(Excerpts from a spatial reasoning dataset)
####################

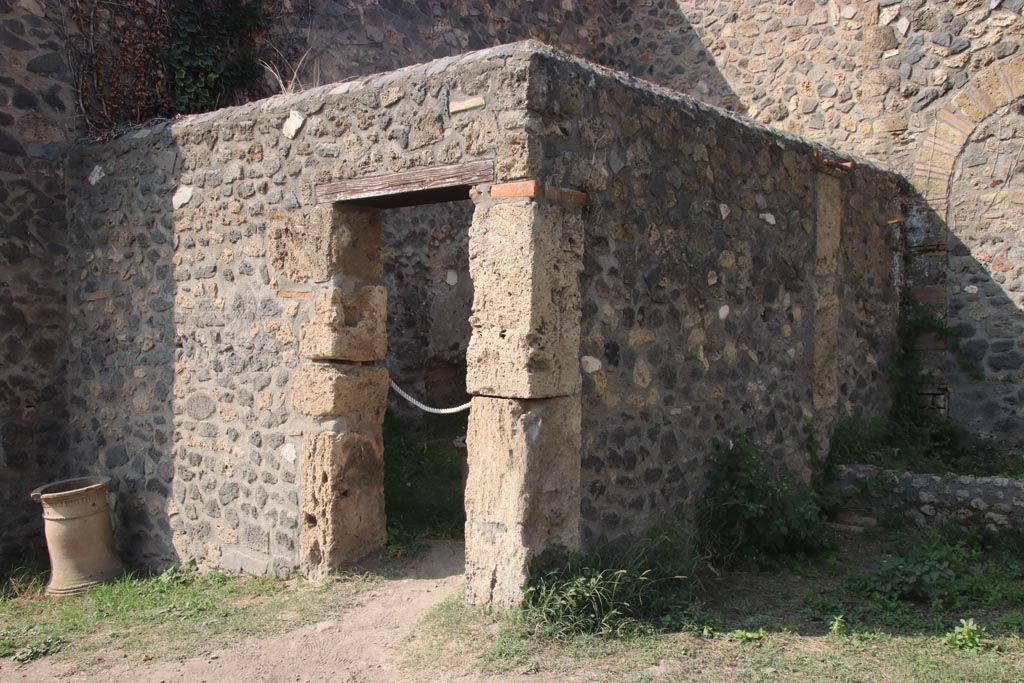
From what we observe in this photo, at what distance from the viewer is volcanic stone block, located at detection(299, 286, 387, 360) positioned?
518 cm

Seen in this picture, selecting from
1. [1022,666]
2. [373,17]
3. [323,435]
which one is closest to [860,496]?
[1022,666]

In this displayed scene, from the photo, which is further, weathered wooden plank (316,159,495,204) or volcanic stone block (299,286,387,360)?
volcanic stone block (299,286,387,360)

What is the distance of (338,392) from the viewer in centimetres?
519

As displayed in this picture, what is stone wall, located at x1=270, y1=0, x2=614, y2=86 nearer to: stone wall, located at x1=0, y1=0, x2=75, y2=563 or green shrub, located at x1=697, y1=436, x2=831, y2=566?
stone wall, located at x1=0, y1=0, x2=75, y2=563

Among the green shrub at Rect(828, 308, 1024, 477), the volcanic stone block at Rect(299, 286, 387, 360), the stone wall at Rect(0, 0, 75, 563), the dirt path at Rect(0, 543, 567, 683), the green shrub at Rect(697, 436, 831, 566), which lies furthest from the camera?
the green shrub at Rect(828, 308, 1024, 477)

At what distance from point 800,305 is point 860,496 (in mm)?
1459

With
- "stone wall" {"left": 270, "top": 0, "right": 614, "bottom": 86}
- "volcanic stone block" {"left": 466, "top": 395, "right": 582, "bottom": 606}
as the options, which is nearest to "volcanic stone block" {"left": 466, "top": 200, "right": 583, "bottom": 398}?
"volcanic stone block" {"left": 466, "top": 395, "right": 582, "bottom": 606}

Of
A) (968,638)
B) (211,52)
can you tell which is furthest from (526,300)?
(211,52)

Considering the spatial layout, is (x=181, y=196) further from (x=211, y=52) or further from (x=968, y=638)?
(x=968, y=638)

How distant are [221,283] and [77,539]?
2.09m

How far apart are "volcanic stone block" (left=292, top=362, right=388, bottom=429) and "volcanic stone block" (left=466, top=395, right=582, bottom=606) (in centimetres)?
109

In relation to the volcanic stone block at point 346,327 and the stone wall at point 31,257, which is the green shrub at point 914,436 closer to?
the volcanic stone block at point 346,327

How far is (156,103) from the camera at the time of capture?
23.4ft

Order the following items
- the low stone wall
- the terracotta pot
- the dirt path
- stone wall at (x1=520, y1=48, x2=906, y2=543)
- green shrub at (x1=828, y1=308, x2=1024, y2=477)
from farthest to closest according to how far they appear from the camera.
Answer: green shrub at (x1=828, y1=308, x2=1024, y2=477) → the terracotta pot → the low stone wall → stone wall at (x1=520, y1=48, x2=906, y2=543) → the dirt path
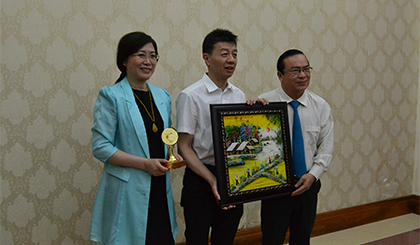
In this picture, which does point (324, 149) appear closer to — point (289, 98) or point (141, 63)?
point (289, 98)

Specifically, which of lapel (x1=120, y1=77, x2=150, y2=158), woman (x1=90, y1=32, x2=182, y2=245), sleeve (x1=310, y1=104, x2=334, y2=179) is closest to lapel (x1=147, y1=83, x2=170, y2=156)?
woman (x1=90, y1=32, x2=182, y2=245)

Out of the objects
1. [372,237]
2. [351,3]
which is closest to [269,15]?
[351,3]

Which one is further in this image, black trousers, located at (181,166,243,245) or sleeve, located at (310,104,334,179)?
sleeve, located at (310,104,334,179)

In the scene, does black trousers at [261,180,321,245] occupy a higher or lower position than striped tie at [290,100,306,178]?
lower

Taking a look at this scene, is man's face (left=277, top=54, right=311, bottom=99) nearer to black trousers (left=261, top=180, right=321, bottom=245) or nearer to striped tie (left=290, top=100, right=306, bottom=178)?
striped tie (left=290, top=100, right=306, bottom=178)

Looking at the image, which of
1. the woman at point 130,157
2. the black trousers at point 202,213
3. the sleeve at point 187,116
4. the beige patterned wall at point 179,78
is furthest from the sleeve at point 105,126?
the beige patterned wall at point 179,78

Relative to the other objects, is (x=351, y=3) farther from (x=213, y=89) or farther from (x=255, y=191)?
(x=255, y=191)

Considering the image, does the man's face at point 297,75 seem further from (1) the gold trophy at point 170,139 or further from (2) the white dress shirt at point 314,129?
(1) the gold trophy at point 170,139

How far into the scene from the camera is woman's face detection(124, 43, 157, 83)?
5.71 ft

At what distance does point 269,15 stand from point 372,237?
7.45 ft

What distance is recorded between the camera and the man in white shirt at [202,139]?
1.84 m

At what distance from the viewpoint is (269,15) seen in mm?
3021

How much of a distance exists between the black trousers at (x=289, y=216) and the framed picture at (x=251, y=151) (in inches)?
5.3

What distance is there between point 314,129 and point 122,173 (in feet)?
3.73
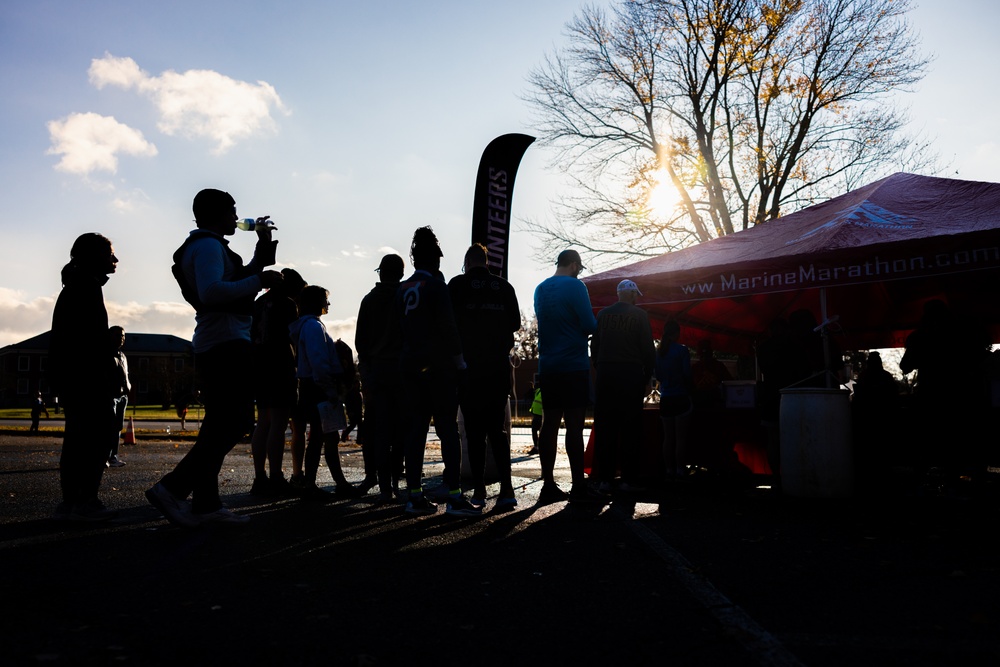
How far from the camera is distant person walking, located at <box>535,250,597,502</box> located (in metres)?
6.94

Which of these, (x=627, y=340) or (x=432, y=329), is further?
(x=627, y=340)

####################

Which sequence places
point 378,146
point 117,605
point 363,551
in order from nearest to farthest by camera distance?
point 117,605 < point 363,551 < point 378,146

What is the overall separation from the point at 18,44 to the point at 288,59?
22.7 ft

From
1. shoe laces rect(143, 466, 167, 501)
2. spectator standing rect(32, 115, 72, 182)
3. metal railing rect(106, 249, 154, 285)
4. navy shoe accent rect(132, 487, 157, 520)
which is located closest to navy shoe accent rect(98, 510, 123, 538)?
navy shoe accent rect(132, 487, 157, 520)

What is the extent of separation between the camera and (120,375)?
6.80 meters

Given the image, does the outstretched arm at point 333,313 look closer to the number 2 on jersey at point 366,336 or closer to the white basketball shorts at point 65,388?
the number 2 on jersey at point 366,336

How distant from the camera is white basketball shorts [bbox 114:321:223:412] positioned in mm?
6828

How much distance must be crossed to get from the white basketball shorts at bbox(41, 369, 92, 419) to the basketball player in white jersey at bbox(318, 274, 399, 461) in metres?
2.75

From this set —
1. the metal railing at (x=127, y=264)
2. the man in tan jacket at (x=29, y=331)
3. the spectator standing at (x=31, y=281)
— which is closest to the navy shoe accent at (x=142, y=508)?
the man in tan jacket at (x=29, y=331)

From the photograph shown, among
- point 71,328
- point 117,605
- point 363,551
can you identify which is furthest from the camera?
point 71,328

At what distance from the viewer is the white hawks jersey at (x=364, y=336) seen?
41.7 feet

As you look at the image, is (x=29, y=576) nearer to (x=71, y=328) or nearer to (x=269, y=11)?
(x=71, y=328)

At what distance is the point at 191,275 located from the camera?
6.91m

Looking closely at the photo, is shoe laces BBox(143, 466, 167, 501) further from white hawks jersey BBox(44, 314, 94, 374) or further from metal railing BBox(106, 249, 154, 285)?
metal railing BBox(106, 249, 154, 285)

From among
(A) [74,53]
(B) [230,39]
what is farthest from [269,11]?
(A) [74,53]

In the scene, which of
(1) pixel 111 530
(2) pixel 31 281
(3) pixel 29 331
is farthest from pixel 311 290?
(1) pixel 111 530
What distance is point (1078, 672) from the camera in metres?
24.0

####################

#### GOAL
Which lines in the rows above contain the string "furthest", with case counting? Copy out each of those lines.

#### ANSWER TO THE TASK
Among the green shrub at Rect(828, 308, 1024, 477), the volcanic stone block at Rect(299, 286, 387, 360), the stone wall at Rect(0, 0, 75, 563), the dirt path at Rect(0, 543, 567, 683), the green shrub at Rect(697, 436, 831, 566), which lies furthest from the camera?
can you tell which is furthest from (526,300)?
is furthest from the sleeve at point 105,126?
can you identify which is furthest from the camera?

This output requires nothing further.